Political Science majors may use one major-required course to satisfy one Discovery category requirement.
- Knowledge base: a proficient knowledge base of four subfields of Political Science including American Government, Political Theory, Comparative Politics, and International Relations. Areas of strength include the study of public opinion, comparative politics and international relations, political economy, environmental politics, Latin American politics, Middle Eastern politics, and Asian politics. In this regard, the program fosters the development of a strong empirical foundation through multiple levels of courses. Majors are required to complete each of the following: POLT 401 Politics and Society, POLT 402 American Politics and Government and POLT 403 United States in World Affairs.
- Research Skills: A second goal is to advance the students’ abilities to understand and use basic political science research skills. These include computer literacy, knowledge of credible sources of information, basic statistical applications, and support for foreign language proficiency. We also strive to help students identify interesting and important research questions clearly and concisely, gather and assess various types of information, and come to well-reasoned conclusions.
- Critical Thinking: The third objective involves enhancement of student cognitive abilities, and critical thinking. We hone the ability to analyze, assess, and reconstruct findings in written, oral, and graphical form. We strive to promote students who are self-disciplined thinkers who understand the rigorous standards of research, are intelligent consumers of political information, and are able to understand multiple perspectives and interpretations.

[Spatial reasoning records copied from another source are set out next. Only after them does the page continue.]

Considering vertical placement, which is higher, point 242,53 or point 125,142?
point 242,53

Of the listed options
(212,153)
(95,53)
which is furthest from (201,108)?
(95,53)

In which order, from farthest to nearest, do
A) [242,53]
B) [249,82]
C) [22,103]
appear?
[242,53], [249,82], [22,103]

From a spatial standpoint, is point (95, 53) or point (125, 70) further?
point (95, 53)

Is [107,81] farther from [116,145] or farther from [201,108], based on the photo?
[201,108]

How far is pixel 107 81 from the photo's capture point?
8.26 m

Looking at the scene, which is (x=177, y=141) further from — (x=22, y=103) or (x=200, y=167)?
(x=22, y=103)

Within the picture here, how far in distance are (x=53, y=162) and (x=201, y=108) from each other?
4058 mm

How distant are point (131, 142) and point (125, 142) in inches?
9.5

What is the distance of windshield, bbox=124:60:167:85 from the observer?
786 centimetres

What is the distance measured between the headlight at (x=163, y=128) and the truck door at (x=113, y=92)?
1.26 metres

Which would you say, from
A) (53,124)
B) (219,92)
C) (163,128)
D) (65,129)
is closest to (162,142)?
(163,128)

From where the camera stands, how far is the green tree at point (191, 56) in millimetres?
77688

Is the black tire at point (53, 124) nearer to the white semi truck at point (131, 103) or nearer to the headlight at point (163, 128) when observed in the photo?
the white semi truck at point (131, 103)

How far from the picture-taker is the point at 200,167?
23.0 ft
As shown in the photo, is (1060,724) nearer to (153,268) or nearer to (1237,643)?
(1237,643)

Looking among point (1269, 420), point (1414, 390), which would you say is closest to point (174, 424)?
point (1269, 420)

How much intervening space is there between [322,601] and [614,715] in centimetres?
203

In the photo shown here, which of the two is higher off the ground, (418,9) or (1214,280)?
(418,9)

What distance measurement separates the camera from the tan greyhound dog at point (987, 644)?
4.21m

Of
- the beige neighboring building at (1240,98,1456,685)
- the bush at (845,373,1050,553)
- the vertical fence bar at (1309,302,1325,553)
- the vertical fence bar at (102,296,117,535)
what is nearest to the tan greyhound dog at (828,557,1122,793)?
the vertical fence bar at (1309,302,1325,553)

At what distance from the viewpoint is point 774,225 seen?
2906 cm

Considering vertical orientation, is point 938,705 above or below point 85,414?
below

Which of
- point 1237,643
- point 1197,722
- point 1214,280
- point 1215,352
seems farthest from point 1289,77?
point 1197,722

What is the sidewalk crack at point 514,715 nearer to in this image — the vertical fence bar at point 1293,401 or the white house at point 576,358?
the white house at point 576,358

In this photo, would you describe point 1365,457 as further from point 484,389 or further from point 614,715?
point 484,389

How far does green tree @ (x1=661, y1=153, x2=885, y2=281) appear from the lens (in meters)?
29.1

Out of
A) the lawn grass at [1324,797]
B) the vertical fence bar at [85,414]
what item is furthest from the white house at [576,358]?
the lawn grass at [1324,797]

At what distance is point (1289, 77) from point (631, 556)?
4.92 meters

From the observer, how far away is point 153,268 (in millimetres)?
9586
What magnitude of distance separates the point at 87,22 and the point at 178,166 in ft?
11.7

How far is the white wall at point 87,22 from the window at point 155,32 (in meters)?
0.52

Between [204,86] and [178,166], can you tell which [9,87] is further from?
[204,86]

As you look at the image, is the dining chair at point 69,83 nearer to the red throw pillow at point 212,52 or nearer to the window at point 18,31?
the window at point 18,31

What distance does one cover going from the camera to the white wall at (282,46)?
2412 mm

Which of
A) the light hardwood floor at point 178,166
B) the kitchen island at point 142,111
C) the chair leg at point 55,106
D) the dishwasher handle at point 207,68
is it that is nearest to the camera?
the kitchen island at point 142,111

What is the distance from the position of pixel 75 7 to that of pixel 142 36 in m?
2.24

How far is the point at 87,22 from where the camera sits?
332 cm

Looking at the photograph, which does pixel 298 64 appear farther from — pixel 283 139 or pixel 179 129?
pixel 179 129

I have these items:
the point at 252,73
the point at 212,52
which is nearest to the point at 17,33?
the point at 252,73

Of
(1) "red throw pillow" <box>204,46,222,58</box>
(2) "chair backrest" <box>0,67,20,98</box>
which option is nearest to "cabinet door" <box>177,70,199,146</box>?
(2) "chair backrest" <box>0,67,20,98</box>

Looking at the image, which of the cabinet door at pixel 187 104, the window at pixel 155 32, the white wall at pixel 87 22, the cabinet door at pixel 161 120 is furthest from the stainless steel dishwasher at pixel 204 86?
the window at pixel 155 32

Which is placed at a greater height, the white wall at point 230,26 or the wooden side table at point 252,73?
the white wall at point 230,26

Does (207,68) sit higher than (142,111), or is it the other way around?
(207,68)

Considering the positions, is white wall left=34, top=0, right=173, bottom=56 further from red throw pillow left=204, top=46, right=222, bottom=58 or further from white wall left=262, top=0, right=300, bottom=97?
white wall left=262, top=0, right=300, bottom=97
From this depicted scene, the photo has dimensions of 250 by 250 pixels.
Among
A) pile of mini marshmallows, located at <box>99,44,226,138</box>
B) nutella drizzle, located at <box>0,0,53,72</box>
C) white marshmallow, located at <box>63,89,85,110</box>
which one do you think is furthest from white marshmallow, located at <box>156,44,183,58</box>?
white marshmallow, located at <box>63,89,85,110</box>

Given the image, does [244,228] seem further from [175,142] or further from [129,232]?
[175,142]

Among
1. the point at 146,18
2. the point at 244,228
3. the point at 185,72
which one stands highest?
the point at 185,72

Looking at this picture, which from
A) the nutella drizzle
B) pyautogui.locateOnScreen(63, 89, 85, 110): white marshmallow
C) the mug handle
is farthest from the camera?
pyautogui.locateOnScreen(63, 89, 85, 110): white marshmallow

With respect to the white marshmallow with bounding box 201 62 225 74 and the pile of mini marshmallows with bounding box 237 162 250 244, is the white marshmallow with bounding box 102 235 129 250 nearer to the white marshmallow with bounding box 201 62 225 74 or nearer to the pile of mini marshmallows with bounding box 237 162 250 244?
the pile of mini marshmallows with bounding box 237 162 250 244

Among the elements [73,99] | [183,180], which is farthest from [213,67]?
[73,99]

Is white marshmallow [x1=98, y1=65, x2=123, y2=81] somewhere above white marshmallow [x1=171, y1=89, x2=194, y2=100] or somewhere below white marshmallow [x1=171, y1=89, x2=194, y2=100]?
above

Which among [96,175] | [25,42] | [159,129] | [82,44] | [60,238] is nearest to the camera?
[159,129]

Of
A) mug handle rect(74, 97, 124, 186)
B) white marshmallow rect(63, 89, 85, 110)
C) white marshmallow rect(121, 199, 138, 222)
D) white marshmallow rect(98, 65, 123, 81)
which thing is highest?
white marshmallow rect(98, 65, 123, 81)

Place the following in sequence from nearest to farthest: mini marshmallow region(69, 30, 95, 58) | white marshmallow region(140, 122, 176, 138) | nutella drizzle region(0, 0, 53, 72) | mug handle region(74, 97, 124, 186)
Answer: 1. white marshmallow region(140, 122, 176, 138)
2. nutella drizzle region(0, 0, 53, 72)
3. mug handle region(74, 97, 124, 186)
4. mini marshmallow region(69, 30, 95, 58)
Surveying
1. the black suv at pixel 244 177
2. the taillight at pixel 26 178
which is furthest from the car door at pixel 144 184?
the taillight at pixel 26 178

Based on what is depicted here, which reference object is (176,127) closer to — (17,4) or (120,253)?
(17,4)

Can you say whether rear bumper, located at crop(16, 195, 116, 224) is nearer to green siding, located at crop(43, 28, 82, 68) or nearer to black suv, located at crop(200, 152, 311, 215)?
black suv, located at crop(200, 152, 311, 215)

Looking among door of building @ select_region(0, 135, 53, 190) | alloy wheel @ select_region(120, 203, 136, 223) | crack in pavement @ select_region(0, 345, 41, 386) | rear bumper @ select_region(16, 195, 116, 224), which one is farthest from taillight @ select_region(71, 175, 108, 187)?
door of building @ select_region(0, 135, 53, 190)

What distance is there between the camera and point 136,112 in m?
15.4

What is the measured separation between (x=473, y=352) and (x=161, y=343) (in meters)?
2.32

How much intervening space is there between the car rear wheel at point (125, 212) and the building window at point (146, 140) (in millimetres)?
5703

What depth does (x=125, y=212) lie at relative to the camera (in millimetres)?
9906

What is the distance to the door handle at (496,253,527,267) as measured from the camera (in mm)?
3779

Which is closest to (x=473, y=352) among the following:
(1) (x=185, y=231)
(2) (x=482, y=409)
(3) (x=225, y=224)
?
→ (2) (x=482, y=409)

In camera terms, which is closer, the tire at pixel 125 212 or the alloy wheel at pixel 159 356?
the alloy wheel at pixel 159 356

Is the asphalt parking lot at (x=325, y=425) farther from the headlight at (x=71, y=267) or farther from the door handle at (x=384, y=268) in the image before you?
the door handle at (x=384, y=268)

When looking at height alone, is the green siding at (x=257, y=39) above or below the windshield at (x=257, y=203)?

- Communication Skills: Another aim is to enhance the written and oral communication skills of our students. We support the goals of the writing intensive requirement and expose students to different genres and conventions in academic writing. Most 500 and 700-level courses emphasize cultivating strong writing and reading skills, while at the 700-level, student engagement in sustained discussion becomes the centerpiece of instruction in many seminars. Writing instruction includes emphasis not only on research papers but on short analytical essays, précis, and reviews that ask students to synthesize complex information, develop arguments, and delve more deeply into interpretation. In some courses, part of this work includes iterated practice of grammar and stylistic choices through revision and proposal assignments.
- Professional Socialization and Support for Post-Graduate Training and Placement: The sixth aim of the program is to give students the requisite skills, preparation and knowledge base to become capable and responsible political actors in their chosen professional careers and future goals. We expect our students to be exposed to the ethics and organizational culture of political science specifically and the social sciences generally. We aim to provide a foundation of professionalism for students who enter both the private and public sectors upon graduation and for those who continue their studies beyond the B.A.
- Inspire Curiosity and Enthusiasm for Inquiry: A final goal is to foster a spirit of inquiry. Faculty in the Department hope to stimulate curiosity about the political world and inspire life-long learners who are engaged in the political process at the local, national and global levels.